The new platform provides the system analyst many tools to answer these questions. Performance reports are available for each demand-response scenario (one or more demand-response programs scheduled to run concurrently) to look at the event on a system level. Additional reports enable the user to drill down into the details to see substation, feeder or customer-specific performance information. All the demand-response scenarios are stored on the system, so it is easy to review or compare performance across different control days.

MVEC also is deploying several OATI GridPort devices, enabling the utility to connect end-use devices securely to the distribution grid to give transparency to field assets.

By installing an OATI GridPort and integrating it with the generator’s control module, MVEC can access generator data and turn the generator on and off with either an on-demand or a predefined schedule. This enables MVEC to lessen the load demand on the grid, when needed, by turning on generators during peak demand times to provide power to the owners’ facilities — ensuring additional cost savings and reliability not only for MVEC but also its members.

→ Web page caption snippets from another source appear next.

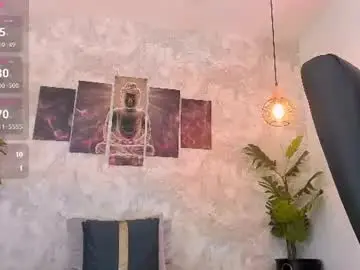 Chaturbate Watch Live Sex Cams of nate_franco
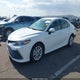 4T1C11AK9RU223171 2024 Toyota Camry Le auction photo thumbnail 2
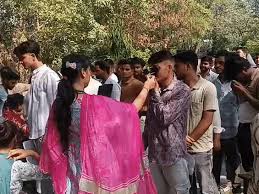 यूपी में 42 हजार पदों पर होमगार्ड भर्ती परीक्षा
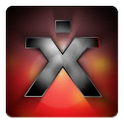 Expendable Rearmed 1.1.2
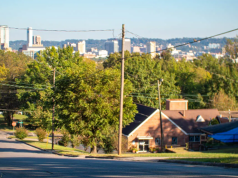 Birmingham Announced $50M Neighborhood Revitalization Grant 2 Years Ago. Residents Want an Update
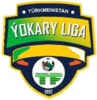 yokary-liga.png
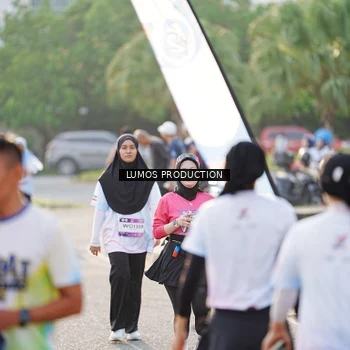 Runner Photo 7943231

MVEC is working to leverage this data to provide business owners with more information at their fingertips. Depending on the available data points at the generator, owners would be able to understand the following:

• When their generator responded to load control signals

• What the facility load was at the time

• How much energy was served by the generator

• How much energy was served by MVEC

• When the generator ceased to operate and the facility returned to utility power

• Whether a generator is available for control, based on status, alarm or fuel-level data points

Deploying technology that provides its operators with more information will give MVEC a better understanding of the impact its generator program has and enable the utility to provide even more information to business owners on the status of their generators.

The Future

MVEC’s solution will continue to evolve as new sensor equipment is installed in the field and as its business rules evolve. Following are some examples of ongoing activities MVEC has planned:

• Rolling out additional OATI GridPort devices to most of the remaining 100 generators, as the technical and economic indicators predict reasonable returns

• Tuning of event triggers to more closely reflect MVEC’s business objectives and the information needs of the system operator

• Deploying additional OATI GridPort devices connected to midline voltage controllers and capacitor banks to provide additional observability and control

• Setting up rates and incentives for the cooperative to have observability and control capabilities to include photovoltaic inverters as controllable devices into a more advanced DERMS solution

• Preparing to offer incentives and controls that match MVEC’s business objectives and help to minimize the customer’s ongoing costs as electric vehicle car chargers take off.

Through the enhanced use of its distributed assets, MVEC hopes to achieve its business objectives while minimizing the impact to the comfort and productivity of its member-ship. As it looks to the future, the cooperative will continue to invest in technology that helps the cooperative to provide more reliable services and savings to members just as it has done for the past 85 years. ♦

Eddie Webster III currently serves as director, demand response and program development for Minnesota Valley Electric Cooperative in Jordan, Minnesota, U.S. Prior to joining MVEC, Webster was the demand-response and emerging technologies lead for Great River Energy, one of MVEC’s power suppliers. He has more than a decade of experience creating and managing demand-response programs, both for utilities and commercial customers. Webster has led many efforts to achieve more efficient and valuable demand-response operations, and he has a keen understanding of the potential demand response holds at the various operational levels, spanning distribution operations through the organized wholesale power markets.